Muhtemelen bu konu yine benden başka kimsenin ilgisini çekmeyecektir ancak ben bunu öyle sık düşünüyorum ki; artık yazılması gerekiyordu.(Belki de artık gerçekten çalmayı denemem gerekiyor) Şarkılarla veya müzisyenle ilgili tek tük laflarız yanında da, eğlenceli olur.

Aslında çok iddialı bir şarkı seçebilirdim; ama gecenin sessizliğine bu uygun düştü. Tori Amos malumunuz, arı kraliçe. Kendisi birkaç sene önce ciddi bir kişilik bölünmesi yaşadı ve evdeki Anne Tori'yi evde bırakıp; içinden çıkan sanatçı, savaşçı, yaralı, tutkulu kadınları serbest bıraktı. Bu kadınlar ortalıkta farklı farklı peruklarla gezmeye başladılar, kıyafetleri uçuk kendileri cüretkardı. Sonra bu kadınlara nasıl başardıysa şarkılar söyletti, hatta bazılarıyla düet yaptı. Ortaya American Doll Posse albümü çıktı. Albüm tanıtım fotosunda Tori, Amerikalı bir banliyo kadını gibi giyinmiş asfaltın ortasında duruyordu, sağ elinde İncil tutarken sol elinde 'Shame' yazıyor ve bacağının iç kısmından kan sızıyordu.

Neyse fazla uzatmayalım, ablalar asileştikçe tepemize çıkarlar (iyi anlamda). Biz de bayıla bayıla dinleriz (belki aynı şarkıyı üstüste 8 defa?) Tori Amos da bu ablalardandır. Bir şarkısının ufacık en basit piyano solosunu bile çalamadığım halde, şarkılarını baştan sona çalabildiğimi hayal ederim.

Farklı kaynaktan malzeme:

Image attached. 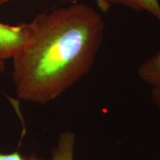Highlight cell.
<instances>
[{
    "label": "cell",
    "instance_id": "cell-8",
    "mask_svg": "<svg viewBox=\"0 0 160 160\" xmlns=\"http://www.w3.org/2000/svg\"><path fill=\"white\" fill-rule=\"evenodd\" d=\"M151 99L153 104L160 108V85L152 87Z\"/></svg>",
    "mask_w": 160,
    "mask_h": 160
},
{
    "label": "cell",
    "instance_id": "cell-7",
    "mask_svg": "<svg viewBox=\"0 0 160 160\" xmlns=\"http://www.w3.org/2000/svg\"><path fill=\"white\" fill-rule=\"evenodd\" d=\"M11 0H0V7L5 5V3L8 2ZM98 4V6L102 11H107L112 4H116L115 0H96Z\"/></svg>",
    "mask_w": 160,
    "mask_h": 160
},
{
    "label": "cell",
    "instance_id": "cell-3",
    "mask_svg": "<svg viewBox=\"0 0 160 160\" xmlns=\"http://www.w3.org/2000/svg\"><path fill=\"white\" fill-rule=\"evenodd\" d=\"M76 135L71 131L59 134L57 145L52 149L51 160H74Z\"/></svg>",
    "mask_w": 160,
    "mask_h": 160
},
{
    "label": "cell",
    "instance_id": "cell-4",
    "mask_svg": "<svg viewBox=\"0 0 160 160\" xmlns=\"http://www.w3.org/2000/svg\"><path fill=\"white\" fill-rule=\"evenodd\" d=\"M140 79L153 86L160 85V51L144 61L137 71Z\"/></svg>",
    "mask_w": 160,
    "mask_h": 160
},
{
    "label": "cell",
    "instance_id": "cell-1",
    "mask_svg": "<svg viewBox=\"0 0 160 160\" xmlns=\"http://www.w3.org/2000/svg\"><path fill=\"white\" fill-rule=\"evenodd\" d=\"M27 43L13 59L20 100L45 105L88 73L103 43L105 23L93 8L73 2L37 15Z\"/></svg>",
    "mask_w": 160,
    "mask_h": 160
},
{
    "label": "cell",
    "instance_id": "cell-9",
    "mask_svg": "<svg viewBox=\"0 0 160 160\" xmlns=\"http://www.w3.org/2000/svg\"><path fill=\"white\" fill-rule=\"evenodd\" d=\"M5 68V64L3 60L0 59V72H2L4 71Z\"/></svg>",
    "mask_w": 160,
    "mask_h": 160
},
{
    "label": "cell",
    "instance_id": "cell-5",
    "mask_svg": "<svg viewBox=\"0 0 160 160\" xmlns=\"http://www.w3.org/2000/svg\"><path fill=\"white\" fill-rule=\"evenodd\" d=\"M116 4L125 5L136 11H146L160 24V3L159 0H115Z\"/></svg>",
    "mask_w": 160,
    "mask_h": 160
},
{
    "label": "cell",
    "instance_id": "cell-2",
    "mask_svg": "<svg viewBox=\"0 0 160 160\" xmlns=\"http://www.w3.org/2000/svg\"><path fill=\"white\" fill-rule=\"evenodd\" d=\"M31 32L30 22L14 26L0 22V59L14 57L27 43Z\"/></svg>",
    "mask_w": 160,
    "mask_h": 160
},
{
    "label": "cell",
    "instance_id": "cell-6",
    "mask_svg": "<svg viewBox=\"0 0 160 160\" xmlns=\"http://www.w3.org/2000/svg\"><path fill=\"white\" fill-rule=\"evenodd\" d=\"M0 160H39L36 157L27 158L23 157L18 151L13 152L11 153H0Z\"/></svg>",
    "mask_w": 160,
    "mask_h": 160
}]
</instances>
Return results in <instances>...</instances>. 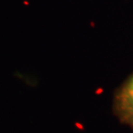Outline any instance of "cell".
Here are the masks:
<instances>
[{
    "label": "cell",
    "instance_id": "1",
    "mask_svg": "<svg viewBox=\"0 0 133 133\" xmlns=\"http://www.w3.org/2000/svg\"><path fill=\"white\" fill-rule=\"evenodd\" d=\"M116 107L123 115L133 108V75L118 91L116 95Z\"/></svg>",
    "mask_w": 133,
    "mask_h": 133
},
{
    "label": "cell",
    "instance_id": "2",
    "mask_svg": "<svg viewBox=\"0 0 133 133\" xmlns=\"http://www.w3.org/2000/svg\"><path fill=\"white\" fill-rule=\"evenodd\" d=\"M124 116L126 117V118L128 119V121L130 122V123L133 125V108L130 110H129L127 114H124Z\"/></svg>",
    "mask_w": 133,
    "mask_h": 133
}]
</instances>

Kaç yaz önceydi bilmiyorum. Olimpostaydım, yalnız tatil yapıyordum. Denizden dönüyordum yorgun ama inanılmaz mutlu. Kolumun altına sıkışmış bir havlu, ayaklarımı tozuta tozuta, Huckleberry Fin yürüyüşü hani... Kafamı kaldırdım, hani toprak yol biter de artık Türkmen'in oralarda mıcır başlar, dağların orada bir dönüşü vardır. Kafamı kaldırdım, dağlarla göz göze geldim, tam o sırada bu şarkı girdi kulaklıktan. Kulübemin yolunu falan nasıl buldum hatırlamıyorum, sanırım o andan sonrasını uçarak tamamladım..

"Beauty Of Speed"i sırf bu an ve girişinde piyano ile çalınan aksak melodi için seçtim; ve davuldan gelen sert vuruşlar. Ah o melodiyi çalabilmek için neler vermezdim. Ve aşağıda yapıştırdığım sözleri için. Tatilim bittiğinde koşa koşa İstanbul'a döndüm ilk kez. Sabah eve vardım, biraz uyukladım, öğlen evden çıktım ve gece Tori Amos'u festivalde bu şarkıyı söylerken canlı dinledim :)



"Smacked up side of the head
with the harsh of daylight
So simple last evening
The beauty of speed
Afraid we've been changin'
in a way I wasn't lovin'
Feel those colors changing
the beauty of speed
I'm comin' back for more
out of a black and white world
Past a shooting star
the beauty of speed
See the colors changing"

* Yazının başlığını sonradan değiştirdim. Umarım yarın hava şarkıma eşlik edecek güzellikte olur!